If you can obtain your three letters of recommendation from faculty at your previous program, that would be great. However, if you’ve been working in industry for a while and would like to use a professional reference that is also fine; just make sure that an faculty member is at least one of your recommenders. Don’t ask a coworker or a friend–we need to receive letters of recommendation from people who have seen you perform in a rigorous academic and/or professional setting.

[MastersinCommunications.com] What makes California State University, Fresno’s Master of Arts in Communication program unique, and a particularly strong graduate degree option for students?

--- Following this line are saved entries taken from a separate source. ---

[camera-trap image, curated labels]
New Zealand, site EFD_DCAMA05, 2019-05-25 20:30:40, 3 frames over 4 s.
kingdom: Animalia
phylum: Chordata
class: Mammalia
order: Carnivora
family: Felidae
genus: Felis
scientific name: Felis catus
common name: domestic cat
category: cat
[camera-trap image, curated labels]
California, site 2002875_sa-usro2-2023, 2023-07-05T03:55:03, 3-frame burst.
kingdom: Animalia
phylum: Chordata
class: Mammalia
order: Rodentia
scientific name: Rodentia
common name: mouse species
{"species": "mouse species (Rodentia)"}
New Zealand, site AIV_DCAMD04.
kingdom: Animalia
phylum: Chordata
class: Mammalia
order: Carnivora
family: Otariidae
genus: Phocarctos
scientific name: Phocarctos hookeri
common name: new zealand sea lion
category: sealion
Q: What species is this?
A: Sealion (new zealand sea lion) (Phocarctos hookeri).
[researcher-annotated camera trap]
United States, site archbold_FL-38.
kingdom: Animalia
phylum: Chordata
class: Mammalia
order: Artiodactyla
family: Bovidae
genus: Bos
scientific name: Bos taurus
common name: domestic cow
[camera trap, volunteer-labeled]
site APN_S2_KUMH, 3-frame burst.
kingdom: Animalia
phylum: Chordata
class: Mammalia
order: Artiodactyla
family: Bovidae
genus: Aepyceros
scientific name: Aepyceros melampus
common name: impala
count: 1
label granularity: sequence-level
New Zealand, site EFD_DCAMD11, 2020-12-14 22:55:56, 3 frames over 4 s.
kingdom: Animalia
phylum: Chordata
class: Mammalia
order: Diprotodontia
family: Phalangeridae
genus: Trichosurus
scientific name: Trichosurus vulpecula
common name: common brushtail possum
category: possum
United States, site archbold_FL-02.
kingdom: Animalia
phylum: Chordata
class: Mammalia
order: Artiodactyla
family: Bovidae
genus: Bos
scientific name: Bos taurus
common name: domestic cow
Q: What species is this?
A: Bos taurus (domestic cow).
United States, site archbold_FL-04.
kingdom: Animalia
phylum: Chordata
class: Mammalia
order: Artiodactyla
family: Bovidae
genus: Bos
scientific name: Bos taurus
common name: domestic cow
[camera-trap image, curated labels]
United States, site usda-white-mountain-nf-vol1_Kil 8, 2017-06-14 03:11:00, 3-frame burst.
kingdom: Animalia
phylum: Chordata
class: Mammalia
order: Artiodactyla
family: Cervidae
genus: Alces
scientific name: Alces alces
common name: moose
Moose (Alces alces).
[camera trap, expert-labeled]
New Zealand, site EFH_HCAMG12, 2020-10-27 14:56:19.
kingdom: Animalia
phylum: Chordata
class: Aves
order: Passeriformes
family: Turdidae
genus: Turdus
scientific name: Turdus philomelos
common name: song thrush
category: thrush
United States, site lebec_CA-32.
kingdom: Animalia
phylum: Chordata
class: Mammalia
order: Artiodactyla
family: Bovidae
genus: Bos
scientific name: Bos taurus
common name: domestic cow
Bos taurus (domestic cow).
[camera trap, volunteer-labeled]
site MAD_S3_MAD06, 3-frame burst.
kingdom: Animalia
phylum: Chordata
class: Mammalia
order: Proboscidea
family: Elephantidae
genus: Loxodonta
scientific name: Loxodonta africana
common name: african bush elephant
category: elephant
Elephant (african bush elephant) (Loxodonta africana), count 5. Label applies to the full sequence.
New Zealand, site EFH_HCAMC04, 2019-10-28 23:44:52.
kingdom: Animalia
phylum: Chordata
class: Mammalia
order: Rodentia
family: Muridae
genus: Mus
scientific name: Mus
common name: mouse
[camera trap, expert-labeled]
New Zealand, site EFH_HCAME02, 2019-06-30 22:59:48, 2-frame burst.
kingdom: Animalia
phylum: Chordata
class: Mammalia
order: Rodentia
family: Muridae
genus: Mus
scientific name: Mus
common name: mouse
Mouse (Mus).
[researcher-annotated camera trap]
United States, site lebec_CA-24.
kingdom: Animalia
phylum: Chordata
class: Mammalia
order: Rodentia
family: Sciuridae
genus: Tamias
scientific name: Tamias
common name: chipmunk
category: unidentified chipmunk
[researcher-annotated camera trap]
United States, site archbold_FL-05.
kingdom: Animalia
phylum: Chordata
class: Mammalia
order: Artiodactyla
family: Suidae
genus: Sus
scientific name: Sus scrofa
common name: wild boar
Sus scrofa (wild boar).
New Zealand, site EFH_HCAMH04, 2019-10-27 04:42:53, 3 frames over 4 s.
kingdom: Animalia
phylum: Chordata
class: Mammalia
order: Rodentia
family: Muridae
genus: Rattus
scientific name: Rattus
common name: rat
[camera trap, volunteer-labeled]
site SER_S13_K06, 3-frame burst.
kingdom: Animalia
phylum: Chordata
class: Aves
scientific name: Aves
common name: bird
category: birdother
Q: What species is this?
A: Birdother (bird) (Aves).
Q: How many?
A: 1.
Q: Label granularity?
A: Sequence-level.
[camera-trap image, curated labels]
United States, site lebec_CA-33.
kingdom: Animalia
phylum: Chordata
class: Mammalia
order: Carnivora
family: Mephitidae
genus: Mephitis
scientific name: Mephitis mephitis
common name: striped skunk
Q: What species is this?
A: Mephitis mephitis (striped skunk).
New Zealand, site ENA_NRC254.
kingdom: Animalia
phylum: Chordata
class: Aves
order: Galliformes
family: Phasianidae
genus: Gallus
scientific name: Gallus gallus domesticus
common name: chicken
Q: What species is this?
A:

[Dr. Niles Goins] Our faculty are what make our program stand out. Their genuine investment in students, and their diversity in terms of race, gender, ability, interests, industry experience, and research expertise means that we are able to serve a broad range of students in a very individualized and productive way. We have faculty who are experts in environmental communication, science communication, intercultural and interpersonal communication, organizational and small group communication, rhetoric, gender studies, political communication, and more. Our students are able to study a wide variety of topics and put together a program of study that is comprised of all their interests. And we always stay engaged with our students so that we know how they are doing. We want to make sure they are successful, and provide them with suggestions and advice, connections and recommendations as needed to help them get where they aspire to go.

We also provide students with funding to attend and/or present at conferences. For example, we provided funding for our students to attend the National Communication Association’s conference last week; they hold a conference in a different city each year and this year it was held in Texas. So we provide students with funds to help them attend these out-of-state conferences, as well as conventions such as the Western States Communication Association Convention. On top of this funding, students can also obtain additional stipends from the Division of Research and Graduate Studies.

Within our department, we also have independent student organizations and associations that students can benefit from joining during their enrollment (and which can benefit them even after they graduate). We have a professional communication association on campus that brings guest speakers to present to the graduate students. We also have an honor society, clubs, and other opportunities for students to build a close-knit community among their peers. Community is one of the primary reasons why our program serves students so well–amongst the students, amongst the faculty, and between students and faculty there are strong connections where all parties are invested in each other’s success.

Thank you, Dr. Niles Goins, for your excellent insight into California State University, Fresno’s Master of Arts in Communication program!